### Given problem
Read the data and repeat all of it exactly.

### Exercise material
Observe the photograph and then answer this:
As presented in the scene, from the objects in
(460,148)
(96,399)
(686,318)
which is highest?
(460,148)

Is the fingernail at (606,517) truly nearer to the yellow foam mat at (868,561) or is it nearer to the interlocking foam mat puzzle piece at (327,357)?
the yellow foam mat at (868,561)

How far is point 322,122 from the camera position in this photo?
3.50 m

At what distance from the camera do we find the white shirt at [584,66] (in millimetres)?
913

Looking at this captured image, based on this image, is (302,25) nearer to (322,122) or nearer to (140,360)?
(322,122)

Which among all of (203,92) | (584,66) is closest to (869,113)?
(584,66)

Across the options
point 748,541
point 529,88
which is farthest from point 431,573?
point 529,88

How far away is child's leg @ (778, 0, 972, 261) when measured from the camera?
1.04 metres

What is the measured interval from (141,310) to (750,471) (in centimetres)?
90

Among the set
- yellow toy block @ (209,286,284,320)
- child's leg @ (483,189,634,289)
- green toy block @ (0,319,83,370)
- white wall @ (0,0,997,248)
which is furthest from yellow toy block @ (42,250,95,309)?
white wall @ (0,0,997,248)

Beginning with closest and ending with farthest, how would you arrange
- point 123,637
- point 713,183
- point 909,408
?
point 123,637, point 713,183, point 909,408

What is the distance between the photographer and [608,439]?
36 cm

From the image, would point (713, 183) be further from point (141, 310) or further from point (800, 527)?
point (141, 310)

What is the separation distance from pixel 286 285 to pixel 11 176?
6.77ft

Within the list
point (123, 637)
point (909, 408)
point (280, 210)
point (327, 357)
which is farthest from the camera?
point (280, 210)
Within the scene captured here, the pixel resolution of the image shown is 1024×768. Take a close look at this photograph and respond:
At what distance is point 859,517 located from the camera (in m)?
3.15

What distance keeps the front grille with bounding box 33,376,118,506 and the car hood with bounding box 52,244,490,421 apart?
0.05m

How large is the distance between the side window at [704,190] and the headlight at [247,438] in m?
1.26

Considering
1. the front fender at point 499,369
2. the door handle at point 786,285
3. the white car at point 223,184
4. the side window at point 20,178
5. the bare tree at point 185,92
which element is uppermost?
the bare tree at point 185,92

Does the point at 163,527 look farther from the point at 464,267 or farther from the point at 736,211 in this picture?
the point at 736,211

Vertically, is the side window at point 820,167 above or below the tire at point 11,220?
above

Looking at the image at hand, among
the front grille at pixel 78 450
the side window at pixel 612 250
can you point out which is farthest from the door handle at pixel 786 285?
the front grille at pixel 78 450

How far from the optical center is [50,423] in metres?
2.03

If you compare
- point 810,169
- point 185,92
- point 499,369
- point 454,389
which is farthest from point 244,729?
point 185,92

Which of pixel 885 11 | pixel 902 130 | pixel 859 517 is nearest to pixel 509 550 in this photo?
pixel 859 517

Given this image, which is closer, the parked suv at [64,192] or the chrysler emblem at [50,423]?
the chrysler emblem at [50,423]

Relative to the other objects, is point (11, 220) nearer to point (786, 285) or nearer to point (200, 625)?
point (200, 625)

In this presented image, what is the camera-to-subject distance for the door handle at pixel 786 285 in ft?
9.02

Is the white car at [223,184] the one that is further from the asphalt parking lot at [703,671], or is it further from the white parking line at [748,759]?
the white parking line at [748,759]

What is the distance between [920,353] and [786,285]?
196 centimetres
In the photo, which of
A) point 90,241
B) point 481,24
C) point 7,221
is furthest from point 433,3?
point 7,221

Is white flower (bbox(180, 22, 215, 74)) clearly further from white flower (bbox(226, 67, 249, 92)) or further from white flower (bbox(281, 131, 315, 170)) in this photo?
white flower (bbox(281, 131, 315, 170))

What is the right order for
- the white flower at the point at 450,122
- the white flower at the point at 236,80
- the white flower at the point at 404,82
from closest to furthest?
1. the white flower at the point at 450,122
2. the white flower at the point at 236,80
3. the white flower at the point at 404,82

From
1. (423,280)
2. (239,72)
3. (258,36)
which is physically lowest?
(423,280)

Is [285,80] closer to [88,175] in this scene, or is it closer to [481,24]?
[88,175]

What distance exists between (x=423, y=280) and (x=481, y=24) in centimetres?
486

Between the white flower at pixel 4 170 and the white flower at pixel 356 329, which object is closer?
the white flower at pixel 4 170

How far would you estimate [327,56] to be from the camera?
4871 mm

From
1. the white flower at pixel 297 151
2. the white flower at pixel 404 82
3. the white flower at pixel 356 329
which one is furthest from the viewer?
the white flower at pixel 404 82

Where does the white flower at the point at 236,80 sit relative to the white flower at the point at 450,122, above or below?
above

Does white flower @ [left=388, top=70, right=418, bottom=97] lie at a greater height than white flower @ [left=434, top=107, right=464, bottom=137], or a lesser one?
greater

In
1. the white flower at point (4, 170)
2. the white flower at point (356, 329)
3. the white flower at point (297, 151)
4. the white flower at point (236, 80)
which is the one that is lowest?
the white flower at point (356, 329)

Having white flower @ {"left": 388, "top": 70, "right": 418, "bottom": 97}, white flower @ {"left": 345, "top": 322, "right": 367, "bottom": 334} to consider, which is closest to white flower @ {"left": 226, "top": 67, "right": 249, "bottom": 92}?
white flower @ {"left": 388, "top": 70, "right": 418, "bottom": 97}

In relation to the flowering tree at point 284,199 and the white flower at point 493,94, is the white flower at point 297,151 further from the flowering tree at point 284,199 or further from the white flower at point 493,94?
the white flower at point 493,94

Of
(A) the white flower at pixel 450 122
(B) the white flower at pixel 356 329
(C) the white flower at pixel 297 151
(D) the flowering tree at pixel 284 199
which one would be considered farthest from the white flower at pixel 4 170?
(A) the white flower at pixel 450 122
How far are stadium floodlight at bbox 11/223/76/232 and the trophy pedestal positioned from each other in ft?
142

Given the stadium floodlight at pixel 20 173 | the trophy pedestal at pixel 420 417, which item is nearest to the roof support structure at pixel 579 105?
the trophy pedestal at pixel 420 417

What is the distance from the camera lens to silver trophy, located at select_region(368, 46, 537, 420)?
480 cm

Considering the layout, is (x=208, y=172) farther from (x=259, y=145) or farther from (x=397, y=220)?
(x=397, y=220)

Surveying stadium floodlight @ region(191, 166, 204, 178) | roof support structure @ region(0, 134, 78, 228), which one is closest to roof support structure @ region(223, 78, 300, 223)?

### Output for this task
Observe the photograph and then answer this:
As presented in the scene, from the objects in
(460,148)
(96,399)
(686,318)
which is highest?
(460,148)

Is the fingernail at (606,517) truly nearer to the yellow foam mat at (868,561) or is it nearer to the interlocking foam mat puzzle piece at (327,357)?
the yellow foam mat at (868,561)

How far is point 322,122 from the camera position in this photo?
3.50 m

At what distance from the camera do we find the white shirt at [584,66] (in millimetres)?
913

Looking at this captured image, based on this image, is (302,25) nearer to (322,122) or nearer to (140,360)?
(322,122)

Which among all of (203,92) | (584,66) is closest to (869,113)?
(584,66)

Across the options
point 748,541
point 529,88
which is farthest from point 431,573?
point 529,88

How far away is child's leg @ (778, 0, 972, 261) when measured from the camera?
1.04 metres

What is the measured interval from (141,310) to (750,471) (in centimetres)?
90

Among the set
- yellow toy block @ (209,286,284,320)
- child's leg @ (483,189,634,289)
- green toy block @ (0,319,83,370)
- white wall @ (0,0,997,248)
which is furthest from yellow toy block @ (42,250,95,309)?
white wall @ (0,0,997,248)

Beginning with closest and ending with farthest, how would you arrange
- point 123,637
- point 713,183
- point 909,408
?
point 123,637, point 713,183, point 909,408

What is the distance between the photographer and [608,439]?
36 cm

From the image, would point (713, 183) be further from point (141, 310) or further from point (800, 527)?
point (141, 310)

What is the separation distance from pixel 286 285 to pixel 11 176?
6.77ft

Within the list
point (123, 637)
point (909, 408)
point (280, 210)
point (327, 357)
which is farthest from the camera?
point (280, 210)
Within the scene captured here, the pixel resolution of the image shown is 1024×768. Take a close look at this photograph and respond:
At what distance is point 859,517 located from the camera (in m)?
3.15

What distance keeps the front grille with bounding box 33,376,118,506 and the car hood with bounding box 52,244,490,421 apart?
0.05m

How large is the distance between the side window at [704,190] and the headlight at [247,438] in m?
1.26

Considering
1. the front fender at point 499,369
2. the door handle at point 786,285
3. the white car at point 223,184
4. the side window at point 20,178
5. the bare tree at point 185,92
which element is uppermost?
the bare tree at point 185,92

Does the point at 163,527 look farther from the point at 464,267 or farther from the point at 736,211 in this picture?
the point at 736,211

Vertically, is the side window at point 820,167 above or below the tire at point 11,220?
above

Looking at the image at hand, among
the front grille at pixel 78 450
the side window at pixel 612 250
can you point out which is farthest from the door handle at pixel 786 285?
the front grille at pixel 78 450

How far from the optical center is [50,423] in metres?
2.03

If you compare
- point 810,169
- point 185,92
- point 499,369
- point 454,389
which is farthest from point 244,729?
point 185,92

Which of pixel 885 11 | pixel 902 130 | pixel 859 517 is nearest to pixel 509 550 in this photo?
pixel 859 517

Given this image, which is closer, the parked suv at [64,192] or the chrysler emblem at [50,423]?
the chrysler emblem at [50,423]

Relative to the other objects, is point (11, 220) nearer to point (786, 285) or nearer to point (200, 625)?
point (200, 625)

In this presented image, what is the camera-to-subject distance for the door handle at pixel 786 285 in ft?
9.02

Is the white car at [223,184] the one that is further from the asphalt parking lot at [703,671], or is it further from the white parking line at [748,759]?
the white parking line at [748,759]

What is the distance between [920,353] and [786,285]?
196 centimetres
In the photo, which of
A) point 90,241
B) point 481,24
C) point 7,221
is furthest from point 433,3?
point 7,221

Is white flower (bbox(180, 22, 215, 74)) clearly further from white flower (bbox(226, 67, 249, 92)) or further from white flower (bbox(281, 131, 315, 170)) in this photo?
white flower (bbox(281, 131, 315, 170))

What is the right order for
- the white flower at the point at 450,122
- the white flower at the point at 236,80
- the white flower at the point at 404,82
from closest to furthest?
1. the white flower at the point at 450,122
2. the white flower at the point at 236,80
3. the white flower at the point at 404,82

From
1. (423,280)
2. (239,72)
3. (258,36)
which is physically lowest?
(423,280)

Is [285,80] closer to [88,175] in this scene, or is it closer to [481,24]?
[88,175]

What distance exists between (x=423, y=280) and (x=481, y=24) in centimetres?
486

Between the white flower at pixel 4 170 and the white flower at pixel 356 329, which object is closer?
the white flower at pixel 4 170

How far would you estimate [327,56] to be from the camera?
4871 mm

From
1. the white flower at pixel 297 151
2. the white flower at pixel 404 82
3. the white flower at pixel 356 329
which one is furthest from the viewer?
the white flower at pixel 404 82

Where does the white flower at the point at 236,80 sit relative to the white flower at the point at 450,122, above or below?
above

Does white flower @ [left=388, top=70, right=418, bottom=97] lie at a greater height than white flower @ [left=434, top=107, right=464, bottom=137], or a lesser one?
greater

In
1. the white flower at point (4, 170)
2. the white flower at point (356, 329)
3. the white flower at point (297, 151)
4. the white flower at point (236, 80)
which is the one that is lowest?
the white flower at point (356, 329)

Having white flower @ {"left": 388, "top": 70, "right": 418, "bottom": 97}, white flower @ {"left": 345, "top": 322, "right": 367, "bottom": 334} to consider, which is closest to white flower @ {"left": 226, "top": 67, "right": 249, "bottom": 92}?
white flower @ {"left": 388, "top": 70, "right": 418, "bottom": 97}

In relation to the flowering tree at point 284,199 and the white flower at point 493,94, is the white flower at point 297,151 further from the flowering tree at point 284,199 or further from the white flower at point 493,94?
the white flower at point 493,94

Of
(A) the white flower at pixel 450 122
(B) the white flower at pixel 356 329
(C) the white flower at pixel 297 151
(D) the flowering tree at pixel 284 199
which one would be considered farthest from the white flower at pixel 4 170?
(A) the white flower at pixel 450 122
How far are stadium floodlight at bbox 11/223/76/232 and the trophy pedestal positioned from each other in ft?
142

Given the stadium floodlight at pixel 20 173 | the trophy pedestal at pixel 420 417, which item is nearest to the roof support structure at pixel 579 105?
the trophy pedestal at pixel 420 417

What is the distance from the camera lens to silver trophy, located at select_region(368, 46, 537, 420)?
480 cm

Considering the layout, is (x=208, y=172) farther from (x=259, y=145) or farther from (x=397, y=220)?
(x=397, y=220)

Surveying stadium floodlight @ region(191, 166, 204, 178) | roof support structure @ region(0, 134, 78, 228), which one is closest to roof support structure @ region(223, 78, 300, 223)?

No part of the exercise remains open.